▶ **Source document**

>>>>>

SINGAPORE — Amid spirited public debate on the lease expiry of public housing flats, Coordinating Minister for Infrastructure Khaw Boon Wan stressed on Sunday (Sep 2) that Housing and Development Board (HDB) flats are an appreciating asset, although the increase would not be "as sharp as" in the past due to moderating economic growth in Singapore.

HDB flat an appreciating asset, but value will not increase as fast as S’pore’s economy matures: Khaw

(On stage, left to right) Dr Lim Wee Kiak, Mr Amrin Amin, Mr Khaw Boon Wan, Mr Ong Ye Kung and Mr Vikram Nair at the Sembawang GRC Post-National Day Rally Dialogue – Voices of Youth at Canberra Community Club on Sep 2, 2018.

SINGAPORE — Amid spirited public debate on the lease expiry of public housing flats, Coordinating Minister for Infrastructure Khaw Boon Wan stressed on Sunday (Sep 2) that Housing and Development Board (HDB) flats are an appreciating asset, although the increase would not be "as sharp as" in the past due to moderating economic growth in Singapore.

<<<<<

▶ **Stored records**

>>>>>

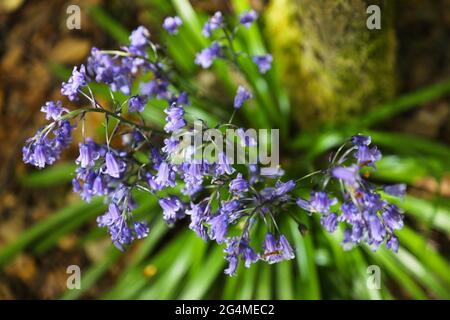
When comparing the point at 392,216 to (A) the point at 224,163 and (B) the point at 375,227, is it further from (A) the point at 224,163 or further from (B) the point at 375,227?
(A) the point at 224,163

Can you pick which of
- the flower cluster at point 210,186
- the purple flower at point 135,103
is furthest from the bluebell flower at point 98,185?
the purple flower at point 135,103

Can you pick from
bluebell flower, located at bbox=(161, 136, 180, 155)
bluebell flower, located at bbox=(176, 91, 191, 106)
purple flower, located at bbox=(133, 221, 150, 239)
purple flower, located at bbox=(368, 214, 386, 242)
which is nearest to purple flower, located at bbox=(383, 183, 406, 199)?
purple flower, located at bbox=(368, 214, 386, 242)

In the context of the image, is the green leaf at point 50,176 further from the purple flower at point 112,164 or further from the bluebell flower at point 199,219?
the bluebell flower at point 199,219

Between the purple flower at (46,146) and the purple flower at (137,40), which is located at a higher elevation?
the purple flower at (137,40)

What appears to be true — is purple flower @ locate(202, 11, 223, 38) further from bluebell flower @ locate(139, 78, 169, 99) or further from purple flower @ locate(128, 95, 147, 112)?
purple flower @ locate(128, 95, 147, 112)

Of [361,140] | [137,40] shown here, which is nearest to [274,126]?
[137,40]

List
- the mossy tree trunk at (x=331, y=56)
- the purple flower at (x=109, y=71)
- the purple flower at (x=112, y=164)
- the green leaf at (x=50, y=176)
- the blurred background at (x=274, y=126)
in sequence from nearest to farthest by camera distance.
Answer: the purple flower at (x=112, y=164)
the purple flower at (x=109, y=71)
the mossy tree trunk at (x=331, y=56)
the blurred background at (x=274, y=126)
the green leaf at (x=50, y=176)
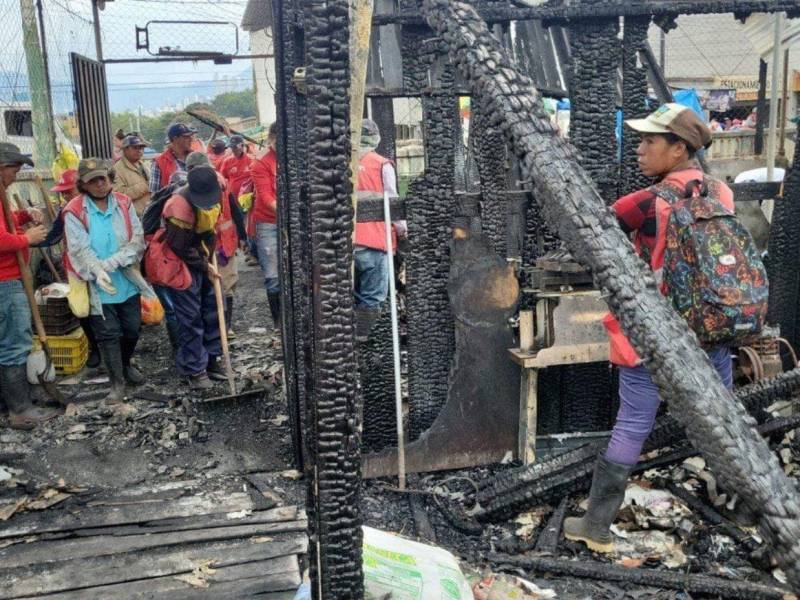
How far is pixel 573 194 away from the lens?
64.7 inches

<<<<<

▶ **Stated exercise 1**
Retype the news excerpt on HDB flats from "HDB flat an" to "Sep 2, 2018." with no changes.
▶ **Stated exercise 2**
Pull out every line of the entries that contains the string "background", matching case exactly.

▶ **Final answer 1**
HDB flat an appreciating asset, but value will not increase as fast as S’pore’s economy matures: Khaw

(On stage, left to right) Dr Lim Wee Kiak, Mr Amrin Amin, Mr Khaw Boon Wan, Mr Ong Ye Kung and Mr Vikram Nair at the Sembawang GRC Post-National Day Rally Dialogue – Voices of Youth at Canberra Community Club on Sep 2, 2018.

▶ **Final answer 2**
- the blurred background at (x=274, y=126)
the blurred background at (x=274, y=126)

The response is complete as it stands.